S'il est exact que la majoration de cinq points encourue par application des dispositions de l'article L. 313-3 du code monétaire et financier est de nature à priver d'effectivité la sanction de la déchéance prononcée en ce que, passé le délai de deux mois prévu à l'article L. 313-3 précité, le taux d'intérêts applicable, c'est-à-dire le taux légal majoré de cinq points, ne sera finalement pas inférieur au taux nominal dont la société de crédit est déchue (5,86 %), il convient de minorer en la limitant à deux points la majoration prévue à l'article L. 313-3, mais non de priver l'appelante des intérêts au taux légal, lesquels courent depuis le 28 septembre 2020, date de l'assignation constituant le premier acte valant sommation de payer au sens de l'article 1153 ancien du code civil.



En application de l'article 1154 du code civil qui, dans sa rédaction antérieure à celle issue de l'ordonnance n° 2016-131 du 10 février 2016, prévoit que les intérêts échus des capitaux peuvent produire des intérêts, ou par une demande judiciaire, ou par une convention spéciale, pourvu que, soit dans la demande, soit dans la convention, il s'agisse d'intérêts dus au moins pour une année entière, les intérêts seront capitalisés annuellement à compter du 28 septembre 2020, date de la demande.



Sur la demande de délais de paiement :



La société Creatis qui, dans sa déclaration d'appel, a critiqué le chef du jugement déféré ayant accordé des délais de paiement à M. [B], ne sollicite pas, dans le dispositif de ses dernières écritures, l'infirmation de cette disposition qui, partant, ne peut qu'être confirmée.
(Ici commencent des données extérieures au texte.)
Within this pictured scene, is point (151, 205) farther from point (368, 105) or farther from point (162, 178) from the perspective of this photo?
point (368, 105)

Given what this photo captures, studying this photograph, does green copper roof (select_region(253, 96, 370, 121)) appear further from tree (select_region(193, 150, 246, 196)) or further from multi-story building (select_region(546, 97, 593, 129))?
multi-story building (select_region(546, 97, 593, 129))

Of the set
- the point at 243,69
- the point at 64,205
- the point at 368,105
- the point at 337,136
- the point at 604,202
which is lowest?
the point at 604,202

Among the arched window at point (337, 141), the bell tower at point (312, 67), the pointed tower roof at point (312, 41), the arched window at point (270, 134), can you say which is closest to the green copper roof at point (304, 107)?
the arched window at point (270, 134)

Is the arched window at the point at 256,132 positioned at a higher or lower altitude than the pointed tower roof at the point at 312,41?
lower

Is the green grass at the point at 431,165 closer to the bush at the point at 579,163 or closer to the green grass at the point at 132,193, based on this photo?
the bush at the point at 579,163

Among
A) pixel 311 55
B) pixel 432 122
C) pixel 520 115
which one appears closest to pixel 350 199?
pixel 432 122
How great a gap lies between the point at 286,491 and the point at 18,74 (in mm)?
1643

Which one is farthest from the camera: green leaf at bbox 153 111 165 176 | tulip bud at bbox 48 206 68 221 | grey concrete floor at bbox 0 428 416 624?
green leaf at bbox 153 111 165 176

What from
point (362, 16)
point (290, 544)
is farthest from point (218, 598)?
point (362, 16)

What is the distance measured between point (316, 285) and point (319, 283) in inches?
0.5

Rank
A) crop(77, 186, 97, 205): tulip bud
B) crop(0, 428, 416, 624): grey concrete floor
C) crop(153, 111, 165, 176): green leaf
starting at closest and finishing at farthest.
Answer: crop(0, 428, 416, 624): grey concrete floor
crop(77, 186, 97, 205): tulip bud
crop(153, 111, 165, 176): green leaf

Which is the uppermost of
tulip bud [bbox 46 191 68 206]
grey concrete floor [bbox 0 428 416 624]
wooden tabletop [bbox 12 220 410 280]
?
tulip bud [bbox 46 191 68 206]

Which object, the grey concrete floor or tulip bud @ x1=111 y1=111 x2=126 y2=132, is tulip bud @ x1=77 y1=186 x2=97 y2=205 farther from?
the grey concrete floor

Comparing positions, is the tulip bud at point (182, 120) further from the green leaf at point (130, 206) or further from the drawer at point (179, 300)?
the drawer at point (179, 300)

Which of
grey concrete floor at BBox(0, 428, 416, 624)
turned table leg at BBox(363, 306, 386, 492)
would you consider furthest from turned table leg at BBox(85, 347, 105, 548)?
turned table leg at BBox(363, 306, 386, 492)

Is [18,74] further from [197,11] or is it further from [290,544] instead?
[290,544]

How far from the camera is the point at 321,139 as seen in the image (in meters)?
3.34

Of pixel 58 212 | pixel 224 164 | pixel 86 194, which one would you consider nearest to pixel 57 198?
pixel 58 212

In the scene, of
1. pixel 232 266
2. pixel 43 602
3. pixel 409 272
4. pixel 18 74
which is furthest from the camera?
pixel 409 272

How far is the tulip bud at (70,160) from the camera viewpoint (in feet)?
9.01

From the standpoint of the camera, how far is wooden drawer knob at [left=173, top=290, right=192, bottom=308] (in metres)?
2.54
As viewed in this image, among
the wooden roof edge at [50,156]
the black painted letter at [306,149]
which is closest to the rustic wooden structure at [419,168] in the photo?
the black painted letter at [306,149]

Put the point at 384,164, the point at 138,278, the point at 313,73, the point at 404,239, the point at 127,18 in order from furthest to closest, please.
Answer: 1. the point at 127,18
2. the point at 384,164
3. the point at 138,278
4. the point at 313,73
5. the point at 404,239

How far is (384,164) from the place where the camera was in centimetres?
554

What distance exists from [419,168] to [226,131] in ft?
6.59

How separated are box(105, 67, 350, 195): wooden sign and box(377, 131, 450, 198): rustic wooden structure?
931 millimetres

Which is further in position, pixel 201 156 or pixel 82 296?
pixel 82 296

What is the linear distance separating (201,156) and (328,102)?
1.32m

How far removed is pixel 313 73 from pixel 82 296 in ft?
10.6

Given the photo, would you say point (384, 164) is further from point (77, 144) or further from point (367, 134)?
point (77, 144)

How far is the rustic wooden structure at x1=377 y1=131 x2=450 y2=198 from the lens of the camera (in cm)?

Sur les demandes accessoires :



L'appelante, qui succombe au sens de l'article 696 du code de procédure civile, devra supporter les dépens de l'instance d'appel et sera déboutée de sa demande fondée sur les dispositions de l'article 700 du code de procédure civile.





PAR CES MOTIFS





Infirme la décision entreprise, mais seulement en ce qu'elle a dit que la somme de 30'879,20'euros au paiement de laquelle M. [X] [B] a été condamné pour solde du prêt souscrit le 20 juin 2016 ne porterait pas intérêts au taux légal ni au taux légal majoré de cinq points prévu à l'article L. 313-3 du code monétaire et financier, et rejeté en conséquence la demande de capitalisation des intérêts,



Statuant à nouveau sur les chefs infirmés':



Dit que la somme de 30'879,20'euros au paiement de laquelle M. [X] [B] est condamné sera majorée des intérêts au taux légal à compter du 28 septembre 2020 et qu'à compter de la même date, ces intérêts seront capitalisés annuellement selon





les modalités prévues à l'article 1154 du code civil, dans sa rédaction antérieure à celle issue de l'ordonnance n° 2016-131 du 10 février 2016,



Limite à deux points la majoration des intérêts prévue à l'article L. 313-3 du code monétaire et financier,



Rappelle en tant que de besoin que cette majoration ne s'applique pas pendant les délais accordés à M. [X] [B] en application de l'article 1244-1 devenu 1343-5 du code civil,



Confirme la décision pour le surplus de ses dispositions critiquées,



Y ajoutant,



Rejette la demande de la société Creatis formée en application des dispositions de l'article 700 du code de procédure civile,



Condamne la société Creatis aux dépens.



Arrêt signé par Madame Carole CHEGARAY, Président de la chambre commerciale à la Cour d'Appel d'ORLEANS, présidant la collégialité et Madame Marie-Claude DONNAT , Greffier auquel la minute de la décision a été remise par le magistrat signataire.